There are positive signs that legislators will set aside the needed money to give patients longer stays. Rep. Shannon Bird, a Westminster Democrat and the chair of the powerful Joint Budget Committee, said there was “great interest” in the idea. At a legislative meeting Thursday, she questioned the basic morality of discharging patients who need more care.

“Keeping people in the hospital for the time they need to get the care they need, instead of sending them out before they’re ready to go, only to recycle them and bring them right back when they relapse or something else happened… it seems like a good thing for us to do,” she said in an interview.

State Medicaid officials are on board with a change, too. They had discussed the problem before but didn’t pursue it because of the relatively small number of patients impacted by the rule — several hundred per year, though Amabile suspects it’s much higher.

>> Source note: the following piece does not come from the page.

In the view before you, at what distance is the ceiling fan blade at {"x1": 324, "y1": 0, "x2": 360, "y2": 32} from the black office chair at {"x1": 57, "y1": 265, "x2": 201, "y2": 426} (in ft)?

But mounting frustration from advocates and hospitals, including from facilities with overwhelmed emergency rooms, prompted state regulators to throw their support behind expanding the rule. The health care policy and financing department can apply for a waiver from the federal Centers for Medicare and Medicaid Services this spring, depending on how much money is available. The approval process will take months.

“The reason we’re changing this policy is that we are concerned that the payment policy is driving clinical decisions,” Cristen Bates, the deputy Medicaid director here, said.

For Vassis, 30 days would be a good start. She doesn’t think it’s enough for people like her daughter, but it’s better than the status quo. Erin is creative, a painter. She’s curious about the world around her. When her illness is under control, she’s held jobs, lived on her own, gone to school. She just needs help staying stable.

“She’s someone who’s so at risk for recidivism and homelessness, it’s not even funny,” Vassis said. “If they can’t get her in the real world, she doesn’t have a chance.”